The Cowboys’ 2017 schedule is more daunting than last year’s. Even when Elliott returns from exile, home games against Kansas City (Nov. 5) and Seattle (Dec. 24) will be challenging. And, more so, road meetings with NFC champion Atlanta (Nov. 12), the Giants (Dec. 10) and Oakland (Dec. 17).
And though the Cowboys should be favored against intradivision rivals Philadelphia and Washington, a sweep of those four games would defy the laws of probability. Unless Elliott’s suspension is reduced, the ‘Boys will have to be lucky to finish above .500 and make the playoffs.
In the shadow of the Tiffany Thompson case is last month’s disturbing incident at the Uptown Dallas Clutch sports bar. Someone got his nose crushed and was rushed by ambulance to a nearby hospital. Tweets went out that Zeke Elliott threw the punch.
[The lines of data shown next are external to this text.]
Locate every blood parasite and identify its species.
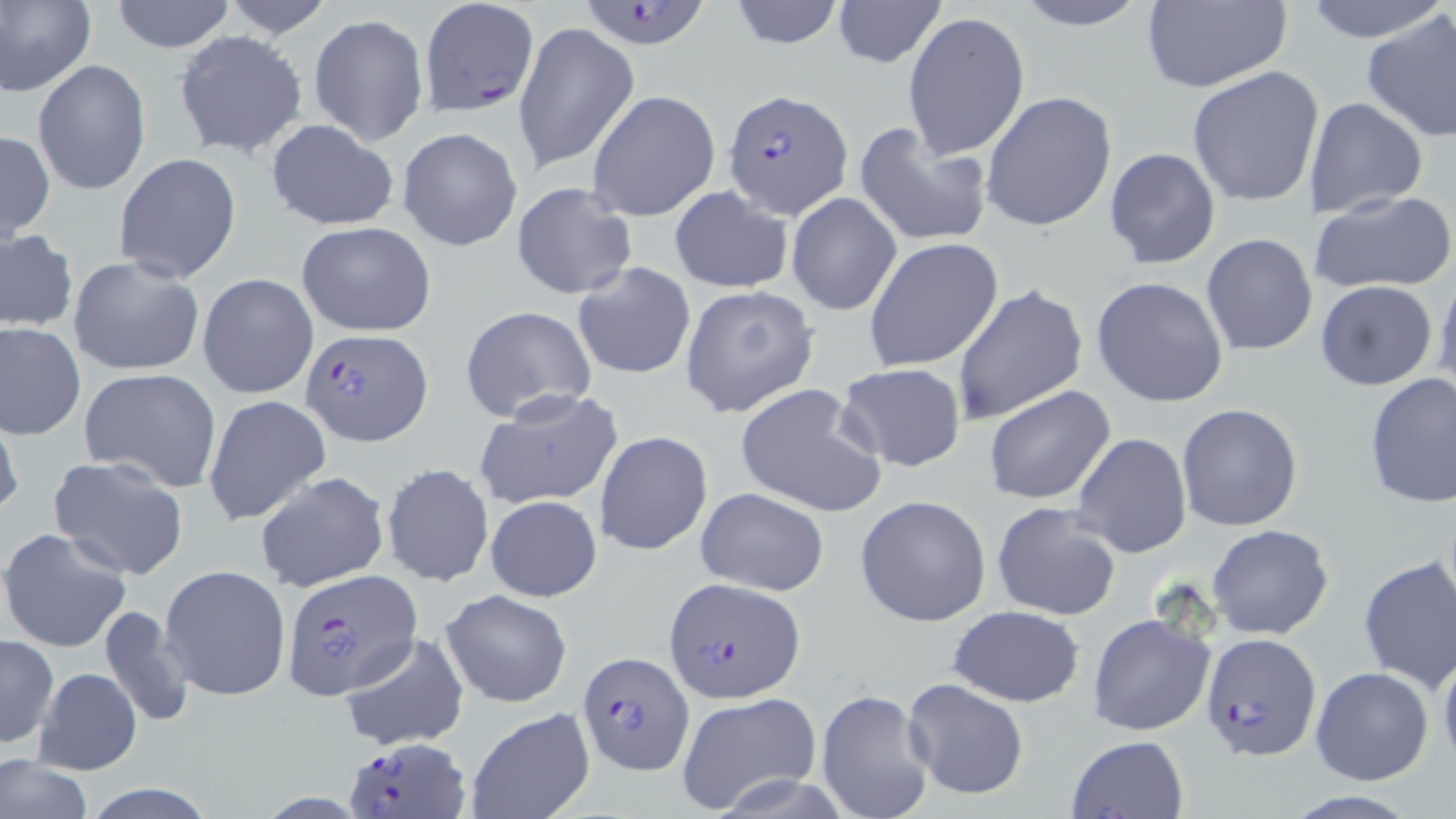

Approximate bounding boxes as [x1, y1, x2, y2] in pixels.
Plasmodium falciparum-infected red blood cells (subset): [417, 1, 538, 118], [573, 1, 718, 50], [722, 88, 855, 220], [302, 326, 432, 444], [278, 573, 421, 703], [665, 575, 807, 702], [578, 650, 694, 773], [346, 737, 470, 818].
No Plasmodium ovale, Plasmodium malariae, Plasmodium vivax, Babesia divergens, or Trypanosoma brucei observed.

Summary:
  - Uninfected red blood cell locations (subset): [0, 0, 96, 98], [110, 0, 236, 53], [220, 0, 333, 39], [726, 0, 845, 49], [831, 0, 945, 68], [1012, 0, 1155, 31], [1304, 0, 1437, 43], [1138, 1, 1293, 92], [1360, 8, 1456, 145], [903, 10, 1031, 161], [309, 14, 428, 146], [512, 21, 639, 175], [173, 30, 308, 159], [33, 60, 152, 196], [1187, 66, 1324, 208], [585, 90, 722, 222], [980, 91, 1117, 233], [1304, 96, 1427, 218], [266, 119, 399, 232], [851, 120, 992, 248], [397, 128, 522, 250], [0, 129, 54, 242], [1104, 146, 1220, 269], [113, 152, 242, 285], [511, 181, 638, 301], [668, 185, 794, 294], [1308, 189, 1456, 295], [787, 191, 900, 314], [295, 220, 436, 337], [0, 229, 77, 334], [1201, 232, 1319, 356], [864, 237, 1005, 372], [68, 254, 205, 378], [573, 262, 696, 380], [1434, 269, 1456, 402], [198, 273, 319, 397], [1091, 276, 1230, 409], [1314, 281, 1438, 391], [951, 282, 1089, 427], [679, 285, 819, 417], [460, 306, 598, 425], [1, 322, 86, 440], [835, 362, 968, 472], [80, 368, 223, 493], [1363, 371, 1455, 508], [734, 383, 887, 519], [983, 385, 1115, 505], [475, 388, 623, 510], [203, 395, 330, 526], [1176, 403, 1304, 532], [0, 408, 23, 522], [594, 430, 713, 556], [1072, 432, 1191, 559], [47, 456, 189, 580], [381, 462, 494, 587], [255, 471, 390, 593], [695, 487, 830, 596], [854, 494, 991, 627], [484, 495, 603, 602], [991, 501, 1125, 621], [1206, 526, 1333, 641], [1, 527, 132, 652], [1357, 556, 1456, 690], [160, 563, 291, 702], [439, 588, 572, 707], [98, 605, 194, 727], [947, 606, 1086, 707], [345, 611, 548, 732], [1087, 611, 1217, 738], [337, 632, 469, 752], [0, 634, 58, 748], [1437, 649, 1456, 773], [34, 667, 141, 775], [1310, 667, 1434, 785], [903, 677, 1029, 799], [814, 686, 936, 819], [675, 692, 822, 815], [465, 709, 594, 819], [1066, 735, 1188, 819], [0, 755, 94, 819]
  - Slide-level diagnosis: Plasmodium falciparum
  - Magnification: 1000x
  - Field of view: single
  - Preparation: thin blood film
  - Modality: light microscopy
  - Image size: 1456×819 pixels
  - Stain: May-Grünwald-Giemsa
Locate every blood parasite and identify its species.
But when police canvassed the bar, everyone clammed up as if Zeke’s last name is Gambino.
Zeke has a way of sliding by police, whether they’re in Columbus or Dallas. It did not go unnoticed that during a St. Patrick’s Day parade, Elliott lifted a woman’s top to expose a breast and cop a feel. The crowd booed. Soon the video was on the internet.
Cowboys’ fans are crying that Goodell is making an unfair example of their team, that other NFL players have gotten by much lighter for violence against women. Greg Hardy and Josh Brown leap to mind.
But Goodell is right to toughen up on domestic violence even if he’s been soft as cotton in the past. It would be a mistake to ease off Elliott and lighten a sentence so that it will have no negative impact on the team.
It’s obvious Elliott has a cavalier attitude about assault, and an example should be set. Especially with a team that has a tradition of forgiving, if not condoning, criminal activity.
Unless Goodell backs off in the face of Jerry Jones, the most influential of NFL owners, the Cowboys’ season probably will collapse early and will not recover. Which is how it should be.